Wife loved the wedding but she did say before it was over that it was so much stress she half wished we had eloped.
 
Joined
Sep 13, 2016
Messages
2,413
Location
Idaho
I'm pretty convinced that my middle daughter eloped. My wife and I joke about it a lot. I guess as a parent, it takes some stress off of both parties!:ROFLMAO:
 

Rich M

WKR
Joined
Jun 14, 2017
Messages
5,575
Location
Orlando
Church weddings are over-rated.

My first wedding was 250 people - church wedding. Lasted less than 4 years. She said its not you, its me. She was right.

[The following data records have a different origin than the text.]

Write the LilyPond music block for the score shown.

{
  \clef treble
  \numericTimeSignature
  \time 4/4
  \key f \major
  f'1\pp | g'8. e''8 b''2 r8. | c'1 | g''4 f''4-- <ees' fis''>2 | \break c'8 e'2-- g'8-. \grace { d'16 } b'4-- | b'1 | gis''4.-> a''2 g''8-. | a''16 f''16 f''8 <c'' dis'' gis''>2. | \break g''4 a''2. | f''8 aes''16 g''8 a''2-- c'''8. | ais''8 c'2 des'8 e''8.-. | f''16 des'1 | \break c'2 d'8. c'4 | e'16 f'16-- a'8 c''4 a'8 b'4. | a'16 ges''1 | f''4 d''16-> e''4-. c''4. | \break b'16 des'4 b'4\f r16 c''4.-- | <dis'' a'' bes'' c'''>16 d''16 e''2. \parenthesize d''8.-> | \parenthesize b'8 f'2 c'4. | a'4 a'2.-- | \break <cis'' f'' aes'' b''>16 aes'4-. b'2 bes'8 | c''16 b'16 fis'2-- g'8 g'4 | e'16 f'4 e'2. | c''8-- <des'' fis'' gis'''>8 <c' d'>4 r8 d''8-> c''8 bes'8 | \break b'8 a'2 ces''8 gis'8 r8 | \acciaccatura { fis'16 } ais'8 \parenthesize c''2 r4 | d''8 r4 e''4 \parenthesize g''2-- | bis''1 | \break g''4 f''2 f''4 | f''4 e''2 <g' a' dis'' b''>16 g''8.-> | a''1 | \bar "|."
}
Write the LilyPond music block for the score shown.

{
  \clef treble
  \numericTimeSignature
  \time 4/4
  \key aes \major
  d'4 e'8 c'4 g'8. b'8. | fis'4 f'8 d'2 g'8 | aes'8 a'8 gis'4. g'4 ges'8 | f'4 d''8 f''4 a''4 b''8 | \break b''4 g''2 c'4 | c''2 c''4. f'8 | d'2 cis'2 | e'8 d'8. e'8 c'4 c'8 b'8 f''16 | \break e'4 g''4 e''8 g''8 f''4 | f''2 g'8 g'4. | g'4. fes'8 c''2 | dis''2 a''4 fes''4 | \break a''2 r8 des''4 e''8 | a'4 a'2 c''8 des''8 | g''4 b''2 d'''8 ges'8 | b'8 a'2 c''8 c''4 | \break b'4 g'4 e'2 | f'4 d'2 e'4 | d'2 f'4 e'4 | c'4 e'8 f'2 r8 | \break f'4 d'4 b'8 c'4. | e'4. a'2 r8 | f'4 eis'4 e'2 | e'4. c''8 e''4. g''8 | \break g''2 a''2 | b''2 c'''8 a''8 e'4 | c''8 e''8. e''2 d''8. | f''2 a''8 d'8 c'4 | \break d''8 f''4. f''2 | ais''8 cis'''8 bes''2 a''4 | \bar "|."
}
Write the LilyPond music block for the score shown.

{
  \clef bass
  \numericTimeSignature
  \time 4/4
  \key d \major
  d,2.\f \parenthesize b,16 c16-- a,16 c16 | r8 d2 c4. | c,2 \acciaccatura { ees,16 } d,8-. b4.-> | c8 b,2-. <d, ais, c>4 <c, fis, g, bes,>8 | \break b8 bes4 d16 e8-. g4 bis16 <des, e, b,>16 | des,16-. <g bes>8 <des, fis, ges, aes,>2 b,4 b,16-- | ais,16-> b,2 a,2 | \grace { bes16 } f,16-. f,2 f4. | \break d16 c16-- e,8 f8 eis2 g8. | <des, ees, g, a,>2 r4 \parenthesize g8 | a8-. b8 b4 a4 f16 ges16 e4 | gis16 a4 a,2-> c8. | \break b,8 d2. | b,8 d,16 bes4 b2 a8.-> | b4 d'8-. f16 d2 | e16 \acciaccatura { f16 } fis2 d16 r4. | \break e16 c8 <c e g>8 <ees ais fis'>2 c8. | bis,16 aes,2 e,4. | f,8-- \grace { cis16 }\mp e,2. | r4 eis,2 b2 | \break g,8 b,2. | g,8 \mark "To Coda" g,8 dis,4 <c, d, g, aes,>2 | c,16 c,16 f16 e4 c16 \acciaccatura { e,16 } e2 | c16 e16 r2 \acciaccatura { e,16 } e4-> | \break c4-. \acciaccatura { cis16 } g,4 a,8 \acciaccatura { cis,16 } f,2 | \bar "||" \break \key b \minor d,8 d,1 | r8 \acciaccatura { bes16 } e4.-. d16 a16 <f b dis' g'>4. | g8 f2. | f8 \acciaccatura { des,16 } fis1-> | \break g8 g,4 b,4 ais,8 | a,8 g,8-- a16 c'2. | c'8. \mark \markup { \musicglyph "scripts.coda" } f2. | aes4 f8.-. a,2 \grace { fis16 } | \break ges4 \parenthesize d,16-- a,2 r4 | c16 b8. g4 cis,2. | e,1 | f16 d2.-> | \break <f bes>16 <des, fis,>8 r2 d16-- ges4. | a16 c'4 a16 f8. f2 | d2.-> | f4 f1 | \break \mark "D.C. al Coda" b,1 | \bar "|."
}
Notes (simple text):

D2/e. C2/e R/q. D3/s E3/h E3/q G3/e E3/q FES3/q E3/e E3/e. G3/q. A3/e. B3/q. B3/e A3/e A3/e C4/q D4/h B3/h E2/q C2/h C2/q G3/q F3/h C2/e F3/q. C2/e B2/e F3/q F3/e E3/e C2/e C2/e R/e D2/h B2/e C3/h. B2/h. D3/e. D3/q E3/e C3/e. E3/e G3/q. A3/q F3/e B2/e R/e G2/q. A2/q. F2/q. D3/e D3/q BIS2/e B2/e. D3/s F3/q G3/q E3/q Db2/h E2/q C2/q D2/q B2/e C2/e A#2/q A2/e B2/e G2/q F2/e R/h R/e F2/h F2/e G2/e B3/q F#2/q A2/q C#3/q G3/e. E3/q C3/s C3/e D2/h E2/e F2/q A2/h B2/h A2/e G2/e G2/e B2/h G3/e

2nd wedding was outside about 25 folks. Took 15 out to eat afterwards. About 25 yrs ago.
 

BobbyMac

Lil-Rokslider
Joined
Aug 26, 2015
Messages
203
Location
Willamette Valley, Oregon
26.5 years ago...flew to Reno, drove to Tahoe,looked up a preacher in the yellow pages, got married that night, flew to Mazatlan the next day for a week. We still agree we wouldnt of done it any other way!
 
OP
J

Jmort1754

WKR
Joined
Aug 17, 2018
Messages
1,622
We are planning to do the same, when I am done with this round of schooling. Both older, compared to usual age of marriage. No ideas on locations though. Will be a huge money saver and we will just throw a party at a later date. Some people in my family have history of making weddings a PIA, so I am not dealing with them this way.
We will do party after as well. Weddings I feel are a one day money pit.
 
OP
J

Jmort1754

WKR
Joined
Aug 17, 2018
Messages
1,622
Thank you guys.
As far as coming here for advice. Some of the people here have been married for a long long time and some haven't, some have never been married and some are miserable or divorced. To me this isn't just a hunting forum, these guys and gals offer great advice at times.
 
Joined
Jun 29, 2022
Messages
688
Location
Western Kentucky
She likes the looks of the orange beach area of Alabama.
Sounds like you're going to eloping in the Orange Beach area of Alabama 😂

My in laws paid for the dress and about a third of the wedding. I picked up the other 2/3 and the bar tab. We only had about 50 people because that's all that was allowed for a gathering at the time of covid. Looking back and the amount of money wife and I both wish we would have just spent the money eloping/vacation and an awesome honeymoon.

Eloping is definitely the way go.

Had some friends travel to elope in Banff, Alberta. Absolutely gorgeous. They went from cold mountains for the short ceremony and a few days exploring in the mountains to honeymoon at an all inclusive in Jamaica. Best of both worlds. Way to go in my opinion.

Congratulations and good luck to you.